======== FRAGMENTO DEL DOCUMENTO

Nota del editor: Rafael Domingo Oslé es profesor investigador del Centro de Derecho y Religión de la Universidad Emory y catedrático de Derecho de la Universidad de Navarra. Las opiniones expresadas en este artículo corresponden exclusivamente a su autor. Puedes encontrar más artículos de opinión en CNNe.com/opinion.
(CNN Español) – La Corte Suprema de Estados Unidos acaba de dictar una sentencia histórica en el caso Dobbs v. Jackson Women’s Health Organization (2022) en la que declara que la Constitución del país no otorga el derecho al aborto, como venía afirmando el propio tribunal desde hace casi 50 años en la sentencia del caso Roe v. Wade (1973). El Supremo, de este modo, ha rectificado su propio criterio interpretativo rompiendo el blindaje constitucional al aborto y devolviendo su regulación al Poder Legislativo de los estados.
Se trata, sin duda, de la sentencia más controvertida y relevante en lo que va de siglo, no solo por sus muchas implicaciones en el ámbito del derecho a la vida, sino también en el derecho constitucional estadounidense en su conjunto. En el fondo, la propia Corte Suprema realiza una profunda autocritica al advertir de la falta de solidez jurídica de la sentencia revocada. Propio de un tribunal es reconocer derechos, protegerlos, garantizarlos, no crearlos de la nada. El poder de los jueces del Supremo estadounidense era desmesurado y había superado todos los límites razonables desde la lógica jurídica.

================
======== CONJUNTO DE FILAS

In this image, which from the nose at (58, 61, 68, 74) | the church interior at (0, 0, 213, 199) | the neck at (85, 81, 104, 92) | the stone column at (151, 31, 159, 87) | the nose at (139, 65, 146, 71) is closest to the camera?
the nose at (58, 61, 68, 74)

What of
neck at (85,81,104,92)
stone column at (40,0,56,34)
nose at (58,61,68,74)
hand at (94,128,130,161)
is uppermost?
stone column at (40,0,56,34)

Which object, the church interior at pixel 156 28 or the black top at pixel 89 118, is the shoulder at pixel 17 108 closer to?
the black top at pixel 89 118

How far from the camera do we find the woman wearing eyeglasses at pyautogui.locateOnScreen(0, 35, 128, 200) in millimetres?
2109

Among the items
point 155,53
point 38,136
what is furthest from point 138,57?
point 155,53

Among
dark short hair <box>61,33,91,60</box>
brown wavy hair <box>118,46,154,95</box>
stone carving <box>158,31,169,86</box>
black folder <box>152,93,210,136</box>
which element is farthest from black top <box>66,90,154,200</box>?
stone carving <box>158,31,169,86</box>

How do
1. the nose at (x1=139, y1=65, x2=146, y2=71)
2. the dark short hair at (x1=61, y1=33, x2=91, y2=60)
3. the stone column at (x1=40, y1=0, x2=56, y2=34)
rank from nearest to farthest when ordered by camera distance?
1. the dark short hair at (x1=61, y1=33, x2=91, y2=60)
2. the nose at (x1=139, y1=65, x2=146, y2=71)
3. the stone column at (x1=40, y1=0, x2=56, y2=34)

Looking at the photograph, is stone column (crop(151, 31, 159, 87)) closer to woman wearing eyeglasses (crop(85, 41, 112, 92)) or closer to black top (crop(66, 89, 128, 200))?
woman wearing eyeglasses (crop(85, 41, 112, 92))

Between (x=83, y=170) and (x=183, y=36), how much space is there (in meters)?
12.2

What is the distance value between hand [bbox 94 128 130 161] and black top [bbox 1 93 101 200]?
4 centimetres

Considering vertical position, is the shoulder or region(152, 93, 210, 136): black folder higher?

================

### INSTRUCCIONES
(A) Explica en una a tres oraciones por qué el fragmento sobre la sentencia Dobbs la califica como la más controvertida y relevante en lo que va de siglo.
(B) Retoma el fragmento sobre la sentencia Dobbs y prosigue la redacción a partir de su última oración.
Las filas proceden de una fuente distinta.

### RESPUESTAS
(A) La califica así por sus muchas implicaciones en el ámbito del derecho a la vida. También pesan sus efectos sobre el derecho constitucional estadounidense en su conjunto.

(B)
La historia de cualquier institución, por prestigiosa que sea, está repleta de borrones y manchas, de injusticias e inmoralidades. Por eso, las instituciones, para perpetuarse en el tiempo y mantener su prestigio social, necesitan purgar su pasado. La Universidad de Harvard, por ejemplo, ha creado recientemente un fondo de US$100 millones para compensar a los descendientes de los esclavos que poseyó en su momento.
La Iglesia católica ha pedido perdón y pagado miles de millones para indemnizar a las víctimas de los terribles abusos sexuales perpetrados por sus clérigos en los últimos 50 años. Hoy, la Corte Suprema ha redimido su historia reconociendo el grave error que cometió en 1973, cuando actuó más a modo de mago que de juez, al crear un pretendido derecho constitucional al aborto cuando la Constitución nada decía sobre ello. Se interpreta algo (la carta magna del país), pero se crea de la nada. Por eso, el Supremo no tiene capacidad creadora (como sí la tuvieron los padres de la Constitución) sino meramente interpretadora.
Con la sentencia del caso Roe v. Wade de 1973, quedó muy claro en Occidente que, a partir de ese momento, los jueces de los más altos tribunales tenían carta blanca para hacer cuanto quisieran, debido a la supremacía del poder judicial frente a los poderes legislativo y ejecutivo. Roe v. Wade entronizó el poder judicial y debilitó el sistema democrático en su conjunto.
De un gobierno del pueblo, que eso es la democracia, se dio paso, con esa y otras sentencias, a una suerte de gobierno de los jueces, que se contagió a las democracias occidentales y ha perdurado por decenios. La nueva sentencia coloca a la Corte Suprema en una posición mucho más humilde y discreta, a pesar del revuelo social causado, por lo que solo puede traer buenas consecuencias a EE.UU. y al mundo.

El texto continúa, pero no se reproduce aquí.